“Why so variable: can genetic variance in flowering thresholds be maintained by fluctuating selection?”
Mark Rees and Stephen P. Ellner (July 2019)
The DOI will be https://dx.doi.org/10.1086/703436
Why populations are genetically variable is a puzzle: Here is why fluctuating selection might hold the key
Many processes are thought to allow the maintenance of genetic variation in natural populations. However, determining which ones operate in the wild is difficult. The authors’ previous work exploring the evolution of flowering thresholds (the critical size a plant must achieve before it can flower) suggested that even in a variable environment, where the conditions for growth, survival, and reproduction vary from year to year, a single strategy was best and so the maintenance of genetic variation was not possible.
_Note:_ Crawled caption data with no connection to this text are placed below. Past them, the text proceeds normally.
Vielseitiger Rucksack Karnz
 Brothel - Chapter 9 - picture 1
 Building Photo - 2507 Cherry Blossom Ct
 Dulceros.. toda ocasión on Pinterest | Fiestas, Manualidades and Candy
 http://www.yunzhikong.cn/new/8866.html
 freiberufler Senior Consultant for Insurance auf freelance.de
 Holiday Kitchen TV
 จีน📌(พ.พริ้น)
Here the researchers extend their models to include quantitative genetic variation and ask whether a gene which increases the mutation rate would be adaptive. For one species where they assume a constant environment, selection does not favor an increase in mutation rate, and genetic variation in the threshold size for flowering is maladaptive. In contrast, for the other species where they assume a variable environment, an increase in mutation rate is adaptive. The authors suggest this is a consequence of disruptive selection which favors genotypes in the tails of the flowering threshold distribution. They suspect this mechanism may operate in many natural systems.
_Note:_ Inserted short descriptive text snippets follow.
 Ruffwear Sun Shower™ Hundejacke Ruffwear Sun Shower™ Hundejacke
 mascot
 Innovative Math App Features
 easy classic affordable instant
We use integral projection models (IPM) and individual-based simulations to study the evolution of genetic variance in two monocarpic plant systems. Previous approaches combining IPMs with an Adaptive Dynamics-style invasion analysis predicted that genetic variability in the size threshold for flowering will not be maintained, which conflicts with empirical evidence. We ask if this discrepancy can be resolved by making more realistic assumptions about the underlying genetic architecture: assuming a multilocus quantitative trait in an outcrossing diploid species. To do this, we embed the infinitesimal model of quantitative genetics into an IPM for a sizestructured cosexual plant species. The resulting IPM describes the joint dynamics of individual size and breeding value of the evolving trait. We apply this general framework to the monocarpic perennials Oenothera glazioviana and Carlina vulgaris. The evolution of heritable variation in threshold size is explored, in both individual-based models (IBMs) and IPMs, using a mutation rate modifier approach. In the Oenothera model, where the environment is constant, there is selection against producing genetically variable offspring. In the Carlina model, where the environment varies between years, genetically variable offspring provide a selective advantage, allowing the maintenance of genetic variability. The contrasting predictions of Adaptive Dynamics and Quantitative Genetics models for the same system suggest that fluctuating selection may be more effective at maintaining genetic variation than previously thought.